Today is the moment to open the debate about the future of institutions. In order to “unlock” the potential of the next growth people should reach new common understanding for the next types of social arrangements and power distribution. Discussing the future of work and the new roles of humans in the labor force raise two main questions. On one side there should be redefined the new skillsets and new competences needed in the years to come. On the other side, much more attention should be paid on the issues of inclusive models of growth, encouraging and supporting people for cultivating and expressing talents and gifts in a socially enriching and responsible-for-the future way.

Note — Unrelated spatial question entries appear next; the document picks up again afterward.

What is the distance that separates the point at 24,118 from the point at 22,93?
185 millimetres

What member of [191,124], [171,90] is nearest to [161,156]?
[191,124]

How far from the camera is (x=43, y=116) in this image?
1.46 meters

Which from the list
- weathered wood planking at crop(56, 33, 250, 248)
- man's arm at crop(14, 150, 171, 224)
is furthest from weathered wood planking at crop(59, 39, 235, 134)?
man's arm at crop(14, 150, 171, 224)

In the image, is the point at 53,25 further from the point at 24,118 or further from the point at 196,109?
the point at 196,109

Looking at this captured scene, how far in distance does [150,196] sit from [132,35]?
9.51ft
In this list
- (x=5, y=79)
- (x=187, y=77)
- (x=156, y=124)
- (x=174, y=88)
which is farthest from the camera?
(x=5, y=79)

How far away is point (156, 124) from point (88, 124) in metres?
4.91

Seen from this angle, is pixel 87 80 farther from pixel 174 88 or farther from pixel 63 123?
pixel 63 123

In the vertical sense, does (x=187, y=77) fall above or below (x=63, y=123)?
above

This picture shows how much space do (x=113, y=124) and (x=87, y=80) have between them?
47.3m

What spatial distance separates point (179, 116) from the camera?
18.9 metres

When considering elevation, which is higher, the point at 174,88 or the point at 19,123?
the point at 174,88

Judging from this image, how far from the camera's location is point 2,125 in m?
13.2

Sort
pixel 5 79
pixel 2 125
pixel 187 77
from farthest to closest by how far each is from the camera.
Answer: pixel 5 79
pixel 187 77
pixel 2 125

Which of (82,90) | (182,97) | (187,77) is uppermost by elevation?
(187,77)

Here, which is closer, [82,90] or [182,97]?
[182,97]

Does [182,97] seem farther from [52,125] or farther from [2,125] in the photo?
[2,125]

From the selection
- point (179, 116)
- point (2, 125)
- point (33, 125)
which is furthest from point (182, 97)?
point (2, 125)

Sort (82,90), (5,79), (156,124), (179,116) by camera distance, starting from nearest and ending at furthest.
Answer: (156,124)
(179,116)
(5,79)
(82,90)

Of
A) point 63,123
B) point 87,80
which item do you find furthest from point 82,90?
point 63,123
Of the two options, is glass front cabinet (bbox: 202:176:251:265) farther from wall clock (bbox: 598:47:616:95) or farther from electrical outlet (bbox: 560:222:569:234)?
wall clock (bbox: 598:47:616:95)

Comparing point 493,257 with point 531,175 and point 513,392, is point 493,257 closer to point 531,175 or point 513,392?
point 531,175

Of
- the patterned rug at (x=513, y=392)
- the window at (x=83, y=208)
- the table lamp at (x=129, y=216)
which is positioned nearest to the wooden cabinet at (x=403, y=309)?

However, we have to admit that in the framework of the current institutionalized market-dominated, consumer-oriented and growth-based economic models, little attention is paid to many of the inherent human capacities. Due to the lack of monetization mechanisms and social support, many of the human gifts and dispositions remain undervalued and underestimated on the labor market, as for example the ability to take care, to protect, to persist, to share knowledge and competences, to artistically express, to encourage and motivate, to cooperate altruistically for a common cause. Thus, technically, human have the capacity and the potential to cope with the pressing problems of the future. However, in the current settings, many of the activities, ensuring sustainable development, environmental and social protection, crisis relief and poverty alleviation are just downsized to short-term campaigns, leaded by NGOs and volunteers. Thus in order to have much larger impact in the future, more efforts will be necessary to put all this hidden human capital to work. Meanwhile the existing institutional arrangements still widen the gap, measuring skills, personal success and organizational future perspectives only in economic terms.